“Blessed are you when men revile you and persecute you and utter all kinds of evil against you falsely on my account. Rejoice and be glad, for your reward is great in heaven, for so men persecuted the prophets who were before you” (Mt 5:11-12).
It is certainly difficult for us to understand suffering positively, as the Son of God presents it to us here in the Sermon on the Mount. This reality remains as alien to us as death. Although there may be some mystical souls who are particularly united to the Lord in the dimension of suffering, for most Christians these words of Saint Augustine can serve as a guide:
“Who longs for distress and bewilderment? The task Thou entrust to us, Lord, is that we endure them, not that we love them”.
But the Lord’s words in the Beatitudes remain true: our Father’s love can be revealed even in the circumstances of a fallen world, and in eternity we will be rewarded for all we have endured in this life for Jesus’ sake. Sharing in His suffering connects us to the depths of His love. “Greater love has no man than this, that a man lay down his life for his friends,” says the Lord (Jn 15:13), and we could add: “for his enemies, to save them for eternity”.
When persecutions and calumnies befall us in the following of Christ, our gaze is lifted to eternity and to all those who have endured these sufferings for the sake of the Lord.
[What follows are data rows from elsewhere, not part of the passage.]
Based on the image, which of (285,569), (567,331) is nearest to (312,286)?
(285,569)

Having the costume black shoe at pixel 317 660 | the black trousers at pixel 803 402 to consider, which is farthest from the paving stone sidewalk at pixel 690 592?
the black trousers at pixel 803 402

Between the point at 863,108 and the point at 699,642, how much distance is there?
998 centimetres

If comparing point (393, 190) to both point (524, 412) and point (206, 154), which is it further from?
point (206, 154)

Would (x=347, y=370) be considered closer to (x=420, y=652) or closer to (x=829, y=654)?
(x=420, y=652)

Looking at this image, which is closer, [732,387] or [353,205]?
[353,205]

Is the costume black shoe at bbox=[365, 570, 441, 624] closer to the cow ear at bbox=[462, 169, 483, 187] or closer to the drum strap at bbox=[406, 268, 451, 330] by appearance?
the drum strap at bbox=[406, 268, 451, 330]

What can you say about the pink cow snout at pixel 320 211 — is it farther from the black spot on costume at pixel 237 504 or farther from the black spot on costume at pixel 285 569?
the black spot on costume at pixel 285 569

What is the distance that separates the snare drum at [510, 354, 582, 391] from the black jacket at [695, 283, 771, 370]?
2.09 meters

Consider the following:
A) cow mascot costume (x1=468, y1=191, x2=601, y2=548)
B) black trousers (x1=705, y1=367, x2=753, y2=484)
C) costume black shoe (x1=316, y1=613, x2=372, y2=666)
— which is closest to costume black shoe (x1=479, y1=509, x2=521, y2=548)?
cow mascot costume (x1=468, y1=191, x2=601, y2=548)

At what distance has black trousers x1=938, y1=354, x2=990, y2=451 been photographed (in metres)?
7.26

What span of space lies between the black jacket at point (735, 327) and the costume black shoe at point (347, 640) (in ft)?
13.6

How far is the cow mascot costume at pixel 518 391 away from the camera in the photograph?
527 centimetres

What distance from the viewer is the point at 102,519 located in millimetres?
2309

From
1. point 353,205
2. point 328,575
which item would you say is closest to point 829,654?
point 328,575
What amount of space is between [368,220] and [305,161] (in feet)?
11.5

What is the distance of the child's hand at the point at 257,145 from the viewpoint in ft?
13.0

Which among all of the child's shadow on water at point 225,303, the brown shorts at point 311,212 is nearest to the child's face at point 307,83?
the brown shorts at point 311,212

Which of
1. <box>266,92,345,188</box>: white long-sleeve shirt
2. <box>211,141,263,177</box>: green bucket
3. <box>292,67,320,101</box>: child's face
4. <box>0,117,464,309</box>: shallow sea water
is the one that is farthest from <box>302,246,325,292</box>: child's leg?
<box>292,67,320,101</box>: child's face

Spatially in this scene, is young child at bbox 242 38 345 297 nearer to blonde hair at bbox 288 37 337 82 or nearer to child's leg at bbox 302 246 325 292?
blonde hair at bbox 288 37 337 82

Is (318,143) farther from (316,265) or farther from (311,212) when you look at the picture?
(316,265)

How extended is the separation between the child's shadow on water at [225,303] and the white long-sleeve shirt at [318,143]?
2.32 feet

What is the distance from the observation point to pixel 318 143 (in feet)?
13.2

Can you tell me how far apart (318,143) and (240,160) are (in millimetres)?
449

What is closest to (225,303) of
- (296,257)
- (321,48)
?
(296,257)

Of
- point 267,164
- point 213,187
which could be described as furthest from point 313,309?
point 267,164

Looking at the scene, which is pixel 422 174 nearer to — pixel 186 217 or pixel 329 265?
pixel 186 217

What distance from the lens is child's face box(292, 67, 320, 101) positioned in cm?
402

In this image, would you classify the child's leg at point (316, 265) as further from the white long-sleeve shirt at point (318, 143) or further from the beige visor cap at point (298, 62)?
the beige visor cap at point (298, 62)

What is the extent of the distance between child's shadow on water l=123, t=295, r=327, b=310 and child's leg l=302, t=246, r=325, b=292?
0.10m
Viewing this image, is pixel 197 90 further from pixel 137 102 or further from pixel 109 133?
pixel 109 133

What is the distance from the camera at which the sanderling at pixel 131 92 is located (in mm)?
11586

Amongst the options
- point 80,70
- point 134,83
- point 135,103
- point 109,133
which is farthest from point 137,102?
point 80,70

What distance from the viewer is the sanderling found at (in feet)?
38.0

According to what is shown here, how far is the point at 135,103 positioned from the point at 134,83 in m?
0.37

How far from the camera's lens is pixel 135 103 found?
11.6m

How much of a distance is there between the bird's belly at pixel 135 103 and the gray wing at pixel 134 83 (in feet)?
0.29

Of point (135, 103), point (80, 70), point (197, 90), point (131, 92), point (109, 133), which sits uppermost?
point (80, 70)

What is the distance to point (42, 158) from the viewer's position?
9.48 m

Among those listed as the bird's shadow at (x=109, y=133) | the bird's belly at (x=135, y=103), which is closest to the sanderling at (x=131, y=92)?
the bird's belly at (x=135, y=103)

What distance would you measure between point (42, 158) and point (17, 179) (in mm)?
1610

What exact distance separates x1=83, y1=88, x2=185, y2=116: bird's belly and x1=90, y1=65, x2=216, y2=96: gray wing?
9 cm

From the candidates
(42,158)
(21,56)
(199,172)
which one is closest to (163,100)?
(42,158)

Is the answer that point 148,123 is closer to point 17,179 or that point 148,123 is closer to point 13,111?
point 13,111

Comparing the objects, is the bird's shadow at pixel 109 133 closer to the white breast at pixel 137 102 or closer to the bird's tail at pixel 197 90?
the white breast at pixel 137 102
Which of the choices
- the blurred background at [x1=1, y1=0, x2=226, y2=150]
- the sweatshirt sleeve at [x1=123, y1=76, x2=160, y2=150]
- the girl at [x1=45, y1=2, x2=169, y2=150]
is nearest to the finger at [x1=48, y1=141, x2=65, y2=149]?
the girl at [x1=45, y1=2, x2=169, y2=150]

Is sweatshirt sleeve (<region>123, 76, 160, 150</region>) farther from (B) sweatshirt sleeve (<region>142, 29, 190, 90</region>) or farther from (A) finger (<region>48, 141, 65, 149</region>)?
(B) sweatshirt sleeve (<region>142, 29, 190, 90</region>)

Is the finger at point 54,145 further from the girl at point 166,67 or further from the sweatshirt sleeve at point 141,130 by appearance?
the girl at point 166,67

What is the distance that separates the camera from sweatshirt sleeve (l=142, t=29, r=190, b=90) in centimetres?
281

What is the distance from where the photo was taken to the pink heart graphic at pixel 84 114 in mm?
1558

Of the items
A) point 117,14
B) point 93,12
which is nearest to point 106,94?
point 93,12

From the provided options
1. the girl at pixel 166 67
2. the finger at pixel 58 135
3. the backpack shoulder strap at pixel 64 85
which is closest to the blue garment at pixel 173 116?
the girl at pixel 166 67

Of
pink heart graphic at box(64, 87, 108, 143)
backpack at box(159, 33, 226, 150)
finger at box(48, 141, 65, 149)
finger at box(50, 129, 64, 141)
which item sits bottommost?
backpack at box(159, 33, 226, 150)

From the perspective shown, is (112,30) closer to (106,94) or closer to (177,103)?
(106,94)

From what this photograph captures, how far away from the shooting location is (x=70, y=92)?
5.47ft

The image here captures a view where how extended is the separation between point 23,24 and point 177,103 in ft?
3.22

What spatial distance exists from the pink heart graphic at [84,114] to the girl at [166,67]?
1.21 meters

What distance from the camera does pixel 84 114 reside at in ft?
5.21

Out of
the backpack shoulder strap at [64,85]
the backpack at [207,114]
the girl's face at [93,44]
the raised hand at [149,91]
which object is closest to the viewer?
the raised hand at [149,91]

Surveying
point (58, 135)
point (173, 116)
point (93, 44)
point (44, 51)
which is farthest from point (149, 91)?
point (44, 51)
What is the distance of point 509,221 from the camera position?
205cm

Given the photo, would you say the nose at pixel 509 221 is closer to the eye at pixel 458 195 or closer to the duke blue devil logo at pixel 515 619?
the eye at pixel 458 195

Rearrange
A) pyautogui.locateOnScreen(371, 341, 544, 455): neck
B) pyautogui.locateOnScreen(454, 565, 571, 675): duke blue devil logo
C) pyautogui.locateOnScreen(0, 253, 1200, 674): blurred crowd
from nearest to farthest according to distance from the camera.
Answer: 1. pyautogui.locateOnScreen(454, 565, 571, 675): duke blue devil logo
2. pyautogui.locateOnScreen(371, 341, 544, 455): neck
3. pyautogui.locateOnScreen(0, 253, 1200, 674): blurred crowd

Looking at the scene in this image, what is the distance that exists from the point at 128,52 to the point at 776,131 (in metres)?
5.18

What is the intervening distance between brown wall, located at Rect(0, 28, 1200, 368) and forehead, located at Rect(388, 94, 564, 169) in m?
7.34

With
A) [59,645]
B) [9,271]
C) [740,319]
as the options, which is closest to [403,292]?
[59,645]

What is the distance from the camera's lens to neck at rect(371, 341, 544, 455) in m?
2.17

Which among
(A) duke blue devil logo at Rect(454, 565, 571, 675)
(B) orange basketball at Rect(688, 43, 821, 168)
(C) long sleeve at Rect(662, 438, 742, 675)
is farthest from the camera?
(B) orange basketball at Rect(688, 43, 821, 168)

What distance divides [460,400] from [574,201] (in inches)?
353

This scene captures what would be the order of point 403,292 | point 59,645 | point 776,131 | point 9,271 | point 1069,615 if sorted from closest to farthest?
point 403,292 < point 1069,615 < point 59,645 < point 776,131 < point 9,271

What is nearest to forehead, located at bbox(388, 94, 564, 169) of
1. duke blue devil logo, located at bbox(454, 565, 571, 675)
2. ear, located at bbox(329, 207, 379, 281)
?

With them we enter into a communion of love for God, and at the same time God’s indestructible love for us, who has suffered all this for us, can make its home in our hearts.
Because through suffering we become so much like the Lord, He left us these words to assure us that our Father will reward such a degree of love already in this life by giving us His consolation, and in eternity by His inexpressible nearness.